Driving home this morning, with the windows down, I found myself sulking. There was nothing in particular wrong. The sky was blue, and the breeze warm.
But somewhere between the stoplight and the curve past the second roundabout, I felt that familiar end-of-summer melancholy tugging at me. And it hit me—I am not looking forward to school starting again.
Now, don’t get me wrong. I haven’t been in school since the Carter administration, and I haven’t had to raise a school-aged kid since Obama. But here I am, sixty-five years old and still carrying that same knot-in-the-gut feeling I used to get around the third week of August.
Back then, it was about homework, alarm clocks, and wearing shoes every day. Now, it’s about school speed zones because there is no sadness like the sadness of suddenly remembering that 15 miles per hour applies again.
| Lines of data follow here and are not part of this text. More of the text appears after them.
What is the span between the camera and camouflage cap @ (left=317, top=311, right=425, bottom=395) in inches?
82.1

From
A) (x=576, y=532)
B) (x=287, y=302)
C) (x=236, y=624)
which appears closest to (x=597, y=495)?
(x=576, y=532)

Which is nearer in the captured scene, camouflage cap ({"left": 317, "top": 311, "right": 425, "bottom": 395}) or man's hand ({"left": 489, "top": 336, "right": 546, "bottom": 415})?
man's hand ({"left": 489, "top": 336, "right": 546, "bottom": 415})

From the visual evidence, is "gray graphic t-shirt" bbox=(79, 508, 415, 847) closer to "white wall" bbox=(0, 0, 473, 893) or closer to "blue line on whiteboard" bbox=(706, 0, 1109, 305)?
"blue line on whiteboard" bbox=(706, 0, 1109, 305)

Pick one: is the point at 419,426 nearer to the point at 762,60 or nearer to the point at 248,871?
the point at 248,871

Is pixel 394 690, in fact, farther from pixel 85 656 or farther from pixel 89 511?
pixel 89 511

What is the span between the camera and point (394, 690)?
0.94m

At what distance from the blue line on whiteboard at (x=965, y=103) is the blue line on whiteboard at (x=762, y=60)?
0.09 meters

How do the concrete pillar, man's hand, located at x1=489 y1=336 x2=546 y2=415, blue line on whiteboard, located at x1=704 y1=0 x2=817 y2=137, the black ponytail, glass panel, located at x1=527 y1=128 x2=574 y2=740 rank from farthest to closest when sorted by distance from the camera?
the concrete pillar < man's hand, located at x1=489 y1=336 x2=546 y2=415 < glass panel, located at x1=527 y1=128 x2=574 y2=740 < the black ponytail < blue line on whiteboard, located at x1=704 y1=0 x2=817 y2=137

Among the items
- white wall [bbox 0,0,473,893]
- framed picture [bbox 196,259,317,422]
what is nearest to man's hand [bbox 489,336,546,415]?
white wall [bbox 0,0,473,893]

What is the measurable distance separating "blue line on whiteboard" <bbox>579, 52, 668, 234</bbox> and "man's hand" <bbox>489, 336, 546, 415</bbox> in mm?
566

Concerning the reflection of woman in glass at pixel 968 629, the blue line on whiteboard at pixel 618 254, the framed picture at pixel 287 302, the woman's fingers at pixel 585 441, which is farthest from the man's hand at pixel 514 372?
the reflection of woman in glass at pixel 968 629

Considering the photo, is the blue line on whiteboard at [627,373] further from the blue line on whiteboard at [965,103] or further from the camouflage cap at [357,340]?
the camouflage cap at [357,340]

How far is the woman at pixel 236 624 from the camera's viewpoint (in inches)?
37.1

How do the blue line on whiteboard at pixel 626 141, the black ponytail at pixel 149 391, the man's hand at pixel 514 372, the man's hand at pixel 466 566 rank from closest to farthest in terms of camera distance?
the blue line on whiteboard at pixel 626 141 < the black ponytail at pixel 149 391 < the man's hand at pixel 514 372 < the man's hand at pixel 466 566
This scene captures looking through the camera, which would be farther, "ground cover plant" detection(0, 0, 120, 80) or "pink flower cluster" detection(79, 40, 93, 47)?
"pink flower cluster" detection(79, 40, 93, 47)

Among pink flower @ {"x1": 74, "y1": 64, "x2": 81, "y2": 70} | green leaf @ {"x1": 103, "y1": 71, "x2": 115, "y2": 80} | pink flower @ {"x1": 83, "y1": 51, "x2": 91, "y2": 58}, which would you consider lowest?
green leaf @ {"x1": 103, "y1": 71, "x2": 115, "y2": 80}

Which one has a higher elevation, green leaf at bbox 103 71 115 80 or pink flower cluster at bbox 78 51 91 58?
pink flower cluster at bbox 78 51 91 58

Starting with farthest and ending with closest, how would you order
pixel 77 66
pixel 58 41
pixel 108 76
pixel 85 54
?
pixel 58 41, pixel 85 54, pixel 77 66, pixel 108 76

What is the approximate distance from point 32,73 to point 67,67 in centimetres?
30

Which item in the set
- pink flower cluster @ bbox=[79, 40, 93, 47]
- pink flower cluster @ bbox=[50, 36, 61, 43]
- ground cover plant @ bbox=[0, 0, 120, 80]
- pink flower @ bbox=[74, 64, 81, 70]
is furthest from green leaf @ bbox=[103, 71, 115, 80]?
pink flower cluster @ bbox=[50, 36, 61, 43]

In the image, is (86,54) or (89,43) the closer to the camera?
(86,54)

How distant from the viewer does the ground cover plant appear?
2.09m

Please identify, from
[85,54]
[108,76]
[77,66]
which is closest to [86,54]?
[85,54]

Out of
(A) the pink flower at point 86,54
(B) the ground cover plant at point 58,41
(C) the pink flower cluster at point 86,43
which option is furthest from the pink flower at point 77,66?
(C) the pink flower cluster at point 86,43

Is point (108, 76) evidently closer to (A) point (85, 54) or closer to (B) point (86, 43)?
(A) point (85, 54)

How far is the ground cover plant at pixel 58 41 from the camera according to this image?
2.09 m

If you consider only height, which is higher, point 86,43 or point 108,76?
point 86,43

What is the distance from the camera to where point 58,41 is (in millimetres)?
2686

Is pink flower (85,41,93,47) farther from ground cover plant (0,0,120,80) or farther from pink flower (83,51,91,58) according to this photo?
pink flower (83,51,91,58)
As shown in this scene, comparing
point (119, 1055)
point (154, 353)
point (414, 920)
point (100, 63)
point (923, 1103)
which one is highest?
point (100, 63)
It never fails. I’ll be humming along at a respectable 35 or so, sun in my eyes, when I see that blinking yellow light up ahead and instantly feel like I’ve committed a felony. My foot slams the brake, then I’ll check the mirror for police cruisers as if I’ve just pulled off a heist.
What’s worse is that the children don’t even look impressed by the courtesy. Half of them have earbuds in, not a one of them waves.
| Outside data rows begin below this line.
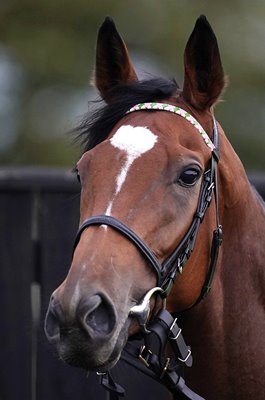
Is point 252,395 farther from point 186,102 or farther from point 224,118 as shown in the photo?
point 224,118

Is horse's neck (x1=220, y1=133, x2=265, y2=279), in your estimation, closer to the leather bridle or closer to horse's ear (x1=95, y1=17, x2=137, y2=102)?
the leather bridle

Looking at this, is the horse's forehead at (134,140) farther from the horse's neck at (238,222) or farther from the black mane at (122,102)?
the horse's neck at (238,222)

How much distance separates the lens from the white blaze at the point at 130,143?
350cm

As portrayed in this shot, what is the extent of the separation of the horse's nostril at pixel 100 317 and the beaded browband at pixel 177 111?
0.89m

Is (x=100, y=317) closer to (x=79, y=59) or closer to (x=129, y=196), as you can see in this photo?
(x=129, y=196)

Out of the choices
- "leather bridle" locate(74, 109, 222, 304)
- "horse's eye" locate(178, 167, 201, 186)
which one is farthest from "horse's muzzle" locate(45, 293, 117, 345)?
"horse's eye" locate(178, 167, 201, 186)

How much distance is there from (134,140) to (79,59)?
1777cm

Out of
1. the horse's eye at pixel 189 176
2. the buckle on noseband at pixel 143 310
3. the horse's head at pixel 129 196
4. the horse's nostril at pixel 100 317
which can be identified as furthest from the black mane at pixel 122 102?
the horse's nostril at pixel 100 317

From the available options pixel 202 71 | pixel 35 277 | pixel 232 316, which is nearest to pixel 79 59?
pixel 35 277

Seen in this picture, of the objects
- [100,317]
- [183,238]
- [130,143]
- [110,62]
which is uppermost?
[110,62]

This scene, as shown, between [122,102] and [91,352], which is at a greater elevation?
[122,102]

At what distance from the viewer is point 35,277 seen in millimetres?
5809

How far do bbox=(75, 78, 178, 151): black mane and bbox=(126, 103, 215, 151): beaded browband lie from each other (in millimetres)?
31

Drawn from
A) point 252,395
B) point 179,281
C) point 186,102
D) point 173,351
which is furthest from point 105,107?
point 252,395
Back in my day, if someone slowed down for you, you gave a nod. Maybe a two-finger wave off the top of your lunchbox. These days, I’m just an obstacle between them and TikTok.
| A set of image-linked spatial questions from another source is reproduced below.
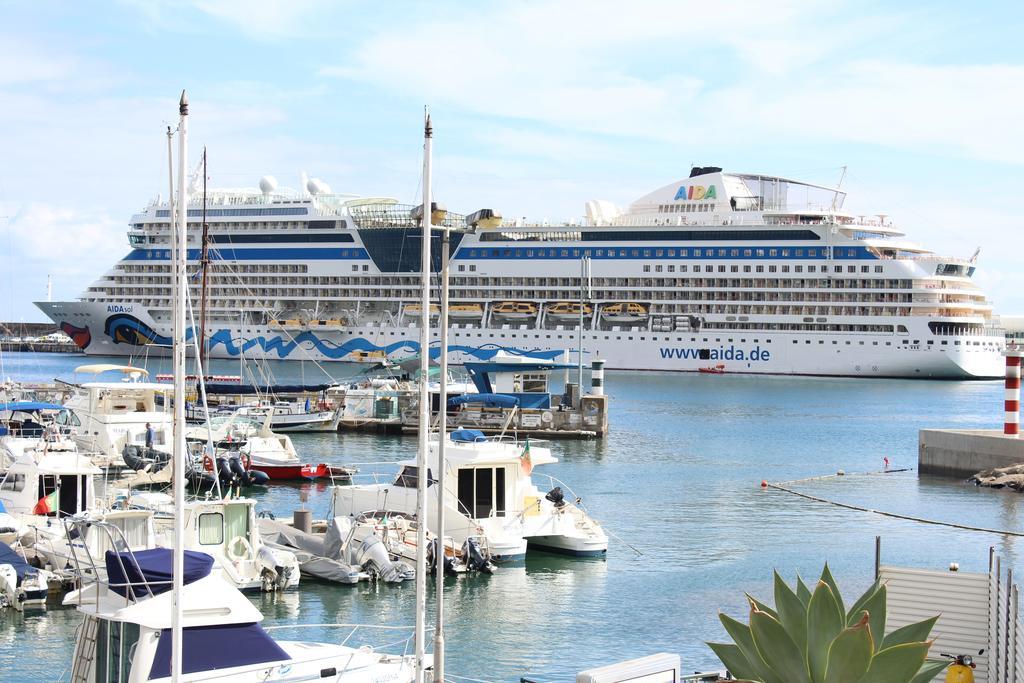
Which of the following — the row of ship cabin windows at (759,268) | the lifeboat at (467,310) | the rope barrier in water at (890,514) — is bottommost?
the rope barrier in water at (890,514)

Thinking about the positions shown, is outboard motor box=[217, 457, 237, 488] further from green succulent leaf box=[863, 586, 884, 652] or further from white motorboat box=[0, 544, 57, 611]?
green succulent leaf box=[863, 586, 884, 652]

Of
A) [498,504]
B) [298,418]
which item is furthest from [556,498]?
[298,418]

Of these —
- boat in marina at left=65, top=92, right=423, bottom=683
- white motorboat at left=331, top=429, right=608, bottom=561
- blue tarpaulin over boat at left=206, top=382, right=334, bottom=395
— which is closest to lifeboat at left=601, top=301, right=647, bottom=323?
blue tarpaulin over boat at left=206, top=382, right=334, bottom=395

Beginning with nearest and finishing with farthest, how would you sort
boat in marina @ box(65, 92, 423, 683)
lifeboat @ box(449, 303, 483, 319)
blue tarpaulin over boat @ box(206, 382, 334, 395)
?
boat in marina @ box(65, 92, 423, 683), blue tarpaulin over boat @ box(206, 382, 334, 395), lifeboat @ box(449, 303, 483, 319)

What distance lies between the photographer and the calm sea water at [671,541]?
16.2 m

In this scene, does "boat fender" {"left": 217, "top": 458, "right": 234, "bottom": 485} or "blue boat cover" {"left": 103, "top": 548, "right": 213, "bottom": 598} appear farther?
"boat fender" {"left": 217, "top": 458, "right": 234, "bottom": 485}

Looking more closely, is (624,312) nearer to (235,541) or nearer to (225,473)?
(225,473)

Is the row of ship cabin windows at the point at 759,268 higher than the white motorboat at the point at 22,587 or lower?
higher

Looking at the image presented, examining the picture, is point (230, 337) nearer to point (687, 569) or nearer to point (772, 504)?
point (772, 504)

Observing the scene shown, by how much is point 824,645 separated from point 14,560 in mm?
12539

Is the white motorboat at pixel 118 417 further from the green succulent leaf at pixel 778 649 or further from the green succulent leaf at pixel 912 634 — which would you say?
the green succulent leaf at pixel 912 634

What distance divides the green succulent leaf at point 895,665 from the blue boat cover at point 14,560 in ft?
40.7

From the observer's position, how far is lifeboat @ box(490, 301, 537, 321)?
8188cm

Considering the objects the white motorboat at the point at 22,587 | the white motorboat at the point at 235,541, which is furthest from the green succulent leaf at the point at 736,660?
the white motorboat at the point at 22,587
I used to love school zones when I was a kid. They meant I was there, the adventure was about to begin, and I might see that girl from homeroom. Now they’re just a timed trap, sneaking up on you with stern signage and moral obligation.
The funny thing is, despite all my grumbling, I still get a little nostalgic. I see the kids bouncing and the moms trying to comb hair in the rearview mirror. And I remember that odd, hopeful feeling of the first day, with the new pencils, a clean shirt, and a lunchbox packed with a PB&J and an apple.
So, yes, I suppose I do still complain like a ten-year-old. The difference is, at ten, I had to go to school. At sixty-five, I have to drive past it slowly and try not to spill coffee on my lap. Progress, I guess.
Anyway, summer’s not over yet—not officially. I’ll soak up what I can before those flashing yellow lights become a daily part of my morning routine again.
Until then, I’ll keep driving a little too fast and pretending it’s still July.